Experts of the ISPI MED network react to the consequences that higher food prices in the aftermath of Ukraine’s invasion could have in the Middle East and North Africa.
Dangerous times for Ankara’s food imports
“Russia ranks first, and Ukraine ranks second for Turkish imports of agricultural products. In 2020, 78% of Turkish wheat imports came from Russia and Ukraine. Thus, Turkey will not only be affected by the halt of wheat imports from Ukraine, but the imports from Russia may also take a hit because of sanctions or disruptions on the supply chain. Therefore, the moment of Russia’s invasion of Ukraine could not have been worse for Ankara from an economic perspective. Recent official inflation data – before the Russian invasion – show that food prices rose 64.4% year-over-year in February, compared with overall consumer price inflation of 54.4% in the same period. However, in reality, consumer food prices have reportedly doubled since last year. Moreover, since the war broke out, the cost of fuel is also rising at the global level, food prices are soaring, and fertilizers are more expensive. Given the already high inflation and difficult economic situation in Turkey, this would only increase the threat of food insecurity in the country.”

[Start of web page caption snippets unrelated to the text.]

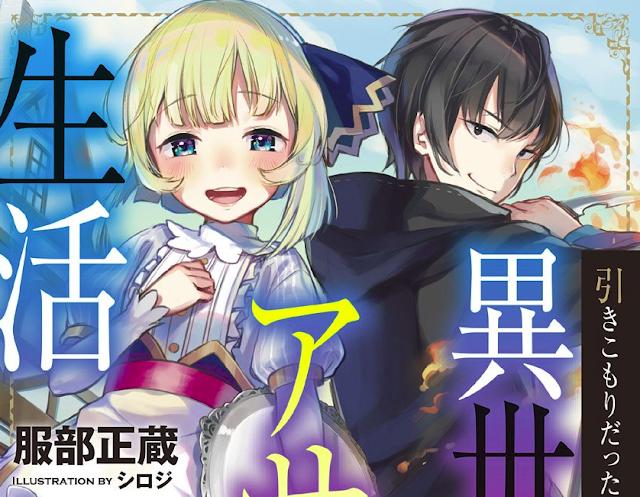 Hikikomori datta Otoko no Isekai Asashin Seikatsu (Novela Web en español)
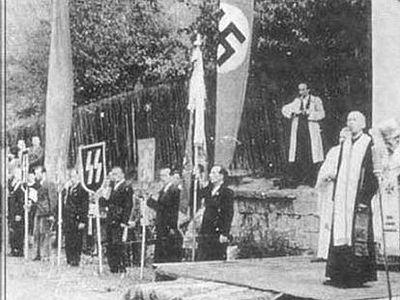Митрополит Иларион: С помощью униатов осуществлялись гонения на православных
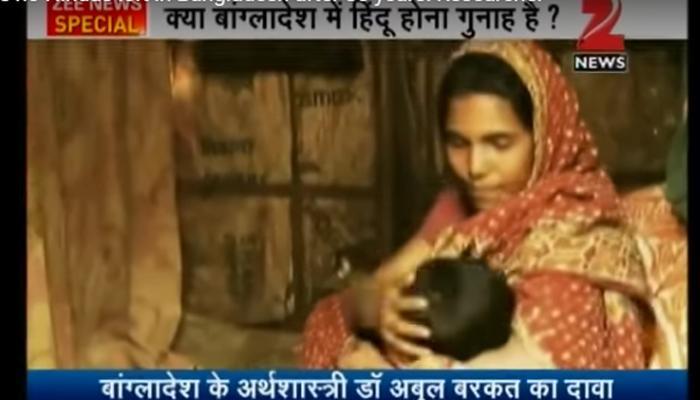अगले 30 वर्षों में पुरे बांग्लादेश में नहीं बचेगा एक भी हिंदू!, देखें वीडियो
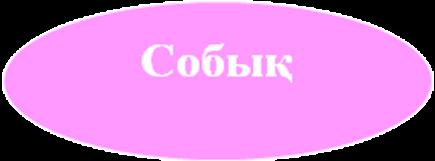 hello_html_m4b63d3f.png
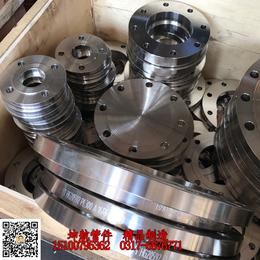 吴忠DN32碳钢带颈对焊法兰坤航定制加工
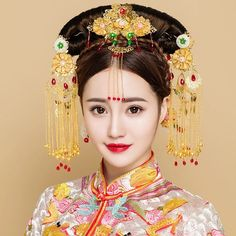 Asian Hair Accessories, Doll Costume, Costumes, Chinese Bride, Chinese Hairpin, Bridal Headdress, Japanese Hairstyle, Chinese Clothing, Chinese Culture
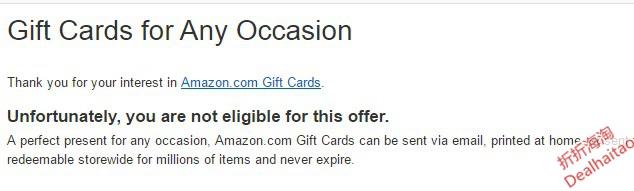 網絡星期周優惠加大,12月美國亞馬遜禮品卡滿50送10,不是所有用戶都能享受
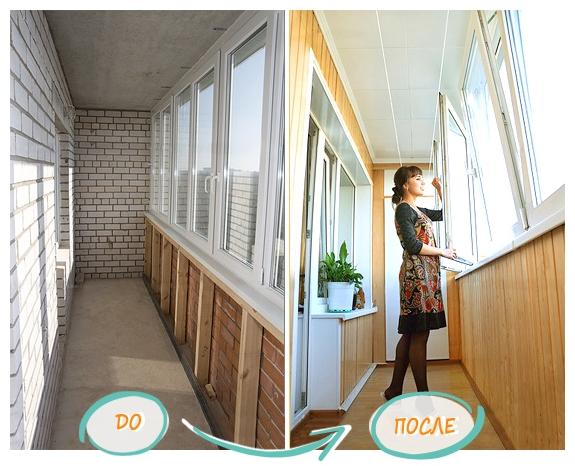 Отзывы по отделке балконов и лоджий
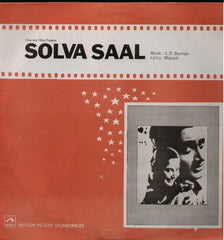 Solva Saal - Brand new Indian Vinyl LP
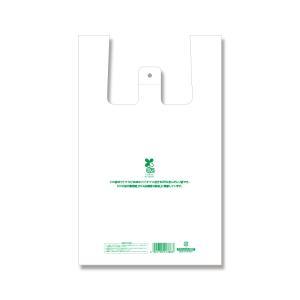 レジ袋有料化対象外/シモジマ 弁当用 大 100枚 HEIKO バイオハンドハイパー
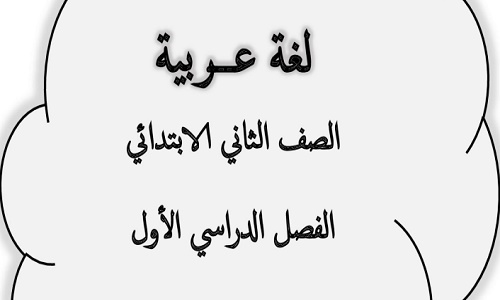 مذكرة اللغة العربية للصف الثاني الابتدائي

Kadri Tastan, Senior Fellow, German Marshall Fund (GMF)
Wheat: The shaky pillar of the Egyptian economy
“Together with tourism, international trade will be the pillar where the Ukrainian crisis will impact Egypt the most. In this regard, cereals – especially wheat and corn – are on top of the commodities that the crisis will negatively affect. As for corn and soybeans, Egypt imported $1.7 and 1.4 billion in 2019, respectively, and their prices increased by up to 50% immediately after the outbreak of the conflict – which, in addition, will undoubtedly affect the prices of local meat. As for wheat, Egypt is the largest importer globally. Among grain exporters, Russia is ranked first, and Ukraine comes fifth. The price of this commodity rose by 18% immediately after the outbreak of the conflict, and there is no doubt that if this rise continues, it will negatively affect the net fiscal deficit, let alone the availability of sufficient wheat for consumption in the medium and long runs – especially in the event of a prolonged conflict.”
Abla Abdel Latif, Executive Director, Egyptian Center for Economic Studies (ECES)
Bread prices: Tunisia’s exposed to food inflation
“The rise in wheat prices risks to severely affect Tunisia, both in economic and political terms. Importing approximately 70% of its cereals needs, Tunisia is highly exposed to food inflation. More than half of its wheat imports come from Russia and Ukraine. The government has denied the possibility of intervening in the food subsidies system. Still, fears are rising about its economic sustainability in the long term due to the harsh economic crisis the country is facing.
The fragile Tunisian food system has already shown signs of distress. In recent months the government has been unable to pay for wheat shipments (with ships waiting for weeks in front of the Tunisian coasts), and shortages of products like flour and semolina have been recorded. The government blames speculators and administrative dysfunctions, but the real question is if it will be able to face the economic burden of rising prices and ensure supplies and if the current crisis will exacerbate already existing social tensions.”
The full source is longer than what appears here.